A Good Wife (Sundance Review)
The saying goes that time heals all wounds, but in A Good Wife time also uncovers new ones. For middle-aged housewife Milena (writer/director Mirjana Karanovic, making her first feature), life is going well. Her eldest daughter is a successful artist, her two younger children are doing great in school, and her husband Vlada (Boris Isakovic) makes sure she lives a comfy life. When Milena cleans around the house one day, she discovers a VHS tape containing footage of her husband committing war crimes during his days as a soldier. A disturbed Milena puts the tape back, telling no one of what she saw, but word starts getting around that the authorities might have already started investigating Vlada, and the threat of his arrest throws Milena’s happy life into turmoil. At the same time, a check-up at the doctor’s leads to the discovery of a large lump in one of her breasts, and despite Milena’s attempts to avoid getting it checked further, it’s clear that her life is about to go through some major changes.

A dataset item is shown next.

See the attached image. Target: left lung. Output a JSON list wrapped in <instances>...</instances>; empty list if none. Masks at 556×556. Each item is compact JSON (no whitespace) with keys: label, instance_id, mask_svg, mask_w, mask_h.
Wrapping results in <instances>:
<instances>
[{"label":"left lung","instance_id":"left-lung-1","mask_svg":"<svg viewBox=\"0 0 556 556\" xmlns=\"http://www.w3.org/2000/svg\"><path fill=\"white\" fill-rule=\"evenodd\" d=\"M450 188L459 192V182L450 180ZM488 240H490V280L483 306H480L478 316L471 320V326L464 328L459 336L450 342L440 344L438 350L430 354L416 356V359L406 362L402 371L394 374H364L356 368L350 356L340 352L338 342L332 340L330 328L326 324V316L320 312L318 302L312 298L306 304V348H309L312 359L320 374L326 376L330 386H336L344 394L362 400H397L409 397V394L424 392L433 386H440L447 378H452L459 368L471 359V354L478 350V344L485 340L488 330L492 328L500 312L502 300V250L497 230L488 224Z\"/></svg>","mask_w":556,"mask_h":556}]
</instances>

Karanovic, an accomplished Serbian actress who’s been working for over three decades, shows she has plenty of talent behind the camera as well, directing in a subdued manner that places characters and themes at the forefront. The same can’t necessarily be said about her screenplay, which leans on some heavy-handed metaphors and familiar ideas that can’t help but feel stale. Karanovic makes the link between Milena’s tumor and her willful ignorance of the past impossible to miss, and even with the unique angle of the Yugoslav Wars, watching Milena’s growing awareness of her own domestication as more of a self-imposed prison sentence isn’t especially exciting. But the screenplay’s staleness only ends up being a slight bother, as Karanovic’s direction and captivating performance keep things from falling into tedium. A Good Wife has its flaws, but as a directorial debut, it shows enough promise to hope that it won’t be the only time Karanovic takes a seat in the director’s chair.